5. Putting Meaning into "Meaningful." The Court adopted the ERCB's new test of "meaningful" quantities, which the Court acknowledged was not significantly different from "paying" quantities. As the facts in Omers were relatively straightforward and the production from the well in issue was not meaningful "by any application of the word," the Court left the development of the test for future cases. The Court suggested that an appropriate test might be: "Would a reasonably prudent operator, for the purpose of making a profit and not merely for speculation, continue to operate a well in the manner that it does?" or "Is there a reasonable expectation of profitable returns from the well?" The Court further noted that if a well required an "operation," it was not capable of producing in meaningful quantities, which appears to be a very restrictive view that may have unintended consequences. The "meaningful production" test puts a significant burden on lessees to re-work wells that encounter difficulties in production within a relatively short time frame, or risk the expiration of the lease.


The potential reliance of the oil and gas industry on the standard form lease's use of only the word "capable" in the 91 CAPL Suspended Wells Clause does not appear to have factored in the decision. It is not clear whether evidence of industry practice was provided to the ERCB or the Court.

The test of "capable of producing in meaningful quantities" has important implications:

1. It establishes a contextual, rather than a "bright-line" test, potentially resulting in commercial uncertainty and leaving room for disagreement within the oil and gas industry over the proper interpretation of the word "meaningful."

2. Lessees will need to assess shut-in wells to determine whether they are capable of "meaningful" production, potentially requiring expensive and detailed technical, financial and legal analysis.

3. Lessors and top-lessees will have incentive to investigate shut-in wells to independently determine whether they have an argument that a well is not capable of "meaningful" production. The industry may see an increase in top-leasing and lease challenging activities targeting shut-in wells.

4. All of this will likely result in an increase in expensive litigation over expiry of leases. The issue may be litigated before the Court of Queen's Bench (through actions to prove caveats) or in front of the ERCB (by way of well licence challenge), and possibly before the Court of Appeal (on appeal or leave to appeal). This litigation may include associated and sometimes complex claims for trespass and accounting, or a second round of litigation on those issues may follow once a lease is determined or held to have expired. In those cases, the reasonableness of the lessee's position may be significantly scrutinized by the court.

5. Future decisions to shut wells in must be made with an eye to meeting the "meaningful production" test if challenged. Further, industry participants would be well advised to consider the Court of Appeal's warning that the entitlement to shut wells in may be limited to circumstances where there are "prudent" reasons for doing so. This would be a potentially significant change to industry practice.

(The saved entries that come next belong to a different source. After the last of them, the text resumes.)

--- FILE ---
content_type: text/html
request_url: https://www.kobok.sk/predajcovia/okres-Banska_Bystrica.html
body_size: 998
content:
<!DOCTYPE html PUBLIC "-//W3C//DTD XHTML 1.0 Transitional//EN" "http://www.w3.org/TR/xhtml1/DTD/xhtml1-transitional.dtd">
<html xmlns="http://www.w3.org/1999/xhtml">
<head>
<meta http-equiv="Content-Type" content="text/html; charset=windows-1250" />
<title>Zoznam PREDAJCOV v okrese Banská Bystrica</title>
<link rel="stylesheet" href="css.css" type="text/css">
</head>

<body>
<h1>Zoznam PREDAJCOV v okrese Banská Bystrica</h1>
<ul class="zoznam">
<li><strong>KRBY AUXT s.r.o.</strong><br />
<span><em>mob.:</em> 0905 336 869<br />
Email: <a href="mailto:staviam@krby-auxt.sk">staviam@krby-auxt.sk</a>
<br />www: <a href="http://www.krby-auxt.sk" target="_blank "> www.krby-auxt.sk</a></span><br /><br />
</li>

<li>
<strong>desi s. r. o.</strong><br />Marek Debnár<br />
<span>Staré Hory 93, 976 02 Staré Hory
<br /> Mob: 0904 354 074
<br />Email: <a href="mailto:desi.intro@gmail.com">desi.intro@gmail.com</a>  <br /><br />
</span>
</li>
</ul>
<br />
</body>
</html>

In Omers, "none of the parties ... challenged the right to shut-in a well for any reason whatsoever."

6. The potential application of the interpretation of "capable of producing" into other situations is uncertain. For example, would the interpretation in Omers inform a future interpretation of section 15(3) of the Oil and Gas Conservation Act, which provides that no person can apply for a well licence from a pool from which another well is "capable of obtaining production" in the same drilling spacing unit?

Canadian oil and gas industry participants with interests in CAPL 91 oil and gas leases, and other leases with similar wording, may wish to assess this decision with a view to mitigating potential risks and to identifying potential opportunities based on the new "meaningful production" test.


1. Omers Energy Inc. v. Alberta (Energy Resources Conservation Board), 2011 ABCA 251 (September 7, 2011).